Gedatolisib-based combinations represent an emerging option. Early data show promising activity in PIK3CA wild-type disease, with mutant subset results eagerly awaited. Practical limitations include intravenous administration (3 weeks on, 1 week off) and quarterly intramuscular injections, creating a substantial logistical and toxicity burden that may limit uptake in community practice.

Emerging Trials Poised to Refine Treatment Sequencing

Several ongoing and recently reported trials are expected to further refine sequencing strategies. For example, evERA is evaluating giredestrant plus everolimus versus exemestane plus everolimus. EMBER-3, which is assessing imlunestrant as monotherapy, in combination with standard endocrine therapy, or with abemaciclib, is of particular interest given observed benefit regardless of ESR1 mutation status.

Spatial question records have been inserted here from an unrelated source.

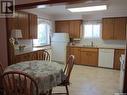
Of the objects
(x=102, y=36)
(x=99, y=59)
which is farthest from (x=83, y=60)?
(x=102, y=36)

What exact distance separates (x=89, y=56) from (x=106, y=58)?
2.35 ft

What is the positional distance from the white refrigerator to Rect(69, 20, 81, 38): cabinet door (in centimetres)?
35

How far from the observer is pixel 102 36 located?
564 centimetres

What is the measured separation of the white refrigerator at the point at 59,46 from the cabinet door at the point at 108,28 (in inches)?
63.6

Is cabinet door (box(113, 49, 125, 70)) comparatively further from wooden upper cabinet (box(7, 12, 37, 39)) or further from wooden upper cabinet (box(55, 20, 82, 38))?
wooden upper cabinet (box(7, 12, 37, 39))

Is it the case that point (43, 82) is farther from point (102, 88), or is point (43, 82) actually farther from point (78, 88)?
point (102, 88)

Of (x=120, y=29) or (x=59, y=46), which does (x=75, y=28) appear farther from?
(x=120, y=29)

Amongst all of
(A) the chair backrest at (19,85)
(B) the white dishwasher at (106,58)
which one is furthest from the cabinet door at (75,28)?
(A) the chair backrest at (19,85)

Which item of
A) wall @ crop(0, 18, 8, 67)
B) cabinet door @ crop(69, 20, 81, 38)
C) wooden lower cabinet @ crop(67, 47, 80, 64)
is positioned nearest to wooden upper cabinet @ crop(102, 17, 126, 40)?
cabinet door @ crop(69, 20, 81, 38)

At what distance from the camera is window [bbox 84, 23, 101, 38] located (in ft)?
19.8

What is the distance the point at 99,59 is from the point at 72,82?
2.17 meters

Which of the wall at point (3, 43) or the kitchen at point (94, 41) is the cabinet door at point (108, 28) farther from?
the wall at point (3, 43)

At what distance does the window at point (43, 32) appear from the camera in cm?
582

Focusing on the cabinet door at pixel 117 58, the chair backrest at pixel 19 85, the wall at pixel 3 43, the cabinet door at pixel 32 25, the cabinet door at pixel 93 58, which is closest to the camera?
the chair backrest at pixel 19 85
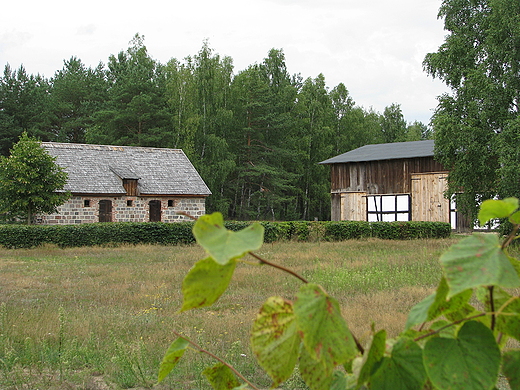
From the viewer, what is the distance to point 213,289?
660 millimetres

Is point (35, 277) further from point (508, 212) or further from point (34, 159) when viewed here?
point (508, 212)

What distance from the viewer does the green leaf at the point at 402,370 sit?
2.11ft

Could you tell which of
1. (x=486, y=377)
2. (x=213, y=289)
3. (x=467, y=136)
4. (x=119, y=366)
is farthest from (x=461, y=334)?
(x=467, y=136)

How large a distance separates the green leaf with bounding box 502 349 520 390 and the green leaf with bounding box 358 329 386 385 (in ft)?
0.52

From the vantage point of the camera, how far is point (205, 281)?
2.16ft

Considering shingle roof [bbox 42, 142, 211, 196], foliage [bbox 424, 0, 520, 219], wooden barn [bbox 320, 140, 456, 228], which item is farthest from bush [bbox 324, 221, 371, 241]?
shingle roof [bbox 42, 142, 211, 196]

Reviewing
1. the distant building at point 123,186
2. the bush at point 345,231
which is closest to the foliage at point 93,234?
the distant building at point 123,186

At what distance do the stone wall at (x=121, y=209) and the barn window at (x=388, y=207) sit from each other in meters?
10.2

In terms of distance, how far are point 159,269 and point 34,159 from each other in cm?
1130

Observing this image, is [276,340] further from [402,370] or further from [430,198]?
[430,198]

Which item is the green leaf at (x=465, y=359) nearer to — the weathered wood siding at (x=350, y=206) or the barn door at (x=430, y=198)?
the barn door at (x=430, y=198)

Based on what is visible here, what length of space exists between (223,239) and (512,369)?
1.37ft

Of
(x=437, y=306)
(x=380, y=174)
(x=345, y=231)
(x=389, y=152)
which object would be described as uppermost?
(x=389, y=152)

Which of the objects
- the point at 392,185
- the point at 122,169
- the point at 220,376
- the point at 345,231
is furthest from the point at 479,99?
the point at 220,376
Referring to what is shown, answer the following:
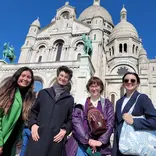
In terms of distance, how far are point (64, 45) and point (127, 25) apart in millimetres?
13229

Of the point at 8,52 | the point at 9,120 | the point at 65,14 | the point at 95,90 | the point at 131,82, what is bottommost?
the point at 9,120

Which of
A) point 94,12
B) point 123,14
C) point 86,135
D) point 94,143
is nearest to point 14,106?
point 86,135

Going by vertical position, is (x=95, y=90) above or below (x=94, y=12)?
below

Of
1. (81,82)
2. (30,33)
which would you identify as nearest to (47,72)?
(81,82)

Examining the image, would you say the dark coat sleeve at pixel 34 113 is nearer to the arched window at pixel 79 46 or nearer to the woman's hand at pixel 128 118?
the woman's hand at pixel 128 118

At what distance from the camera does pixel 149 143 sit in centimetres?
295

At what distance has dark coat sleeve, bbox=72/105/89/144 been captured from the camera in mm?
3508

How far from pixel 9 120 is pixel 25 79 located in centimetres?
89

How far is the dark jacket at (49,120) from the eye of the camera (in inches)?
130

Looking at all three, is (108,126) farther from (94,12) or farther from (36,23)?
(94,12)

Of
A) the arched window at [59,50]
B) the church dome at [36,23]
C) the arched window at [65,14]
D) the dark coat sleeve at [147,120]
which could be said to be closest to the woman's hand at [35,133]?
the dark coat sleeve at [147,120]

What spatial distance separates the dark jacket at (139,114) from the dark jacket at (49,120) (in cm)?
87

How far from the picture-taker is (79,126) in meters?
3.61

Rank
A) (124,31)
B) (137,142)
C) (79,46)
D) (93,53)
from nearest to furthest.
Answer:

Together, these evolving data underscore the importance of comprehensive genomic profiling at progression to guide personalized therapy selection. In the absence of actionable mutations, treatment decisions should incorporate:

• Pattern and tempo of disease progression
• Prior duration of benefit from CDK4/6 inhibition
• Patient tolerance and comorbidities

Options in this setting include CDK4/6 inhibitor rechallenge, antibody–drug conjugates, or chemotherapy, with sequencing tailored to individual disease biology and clinical context.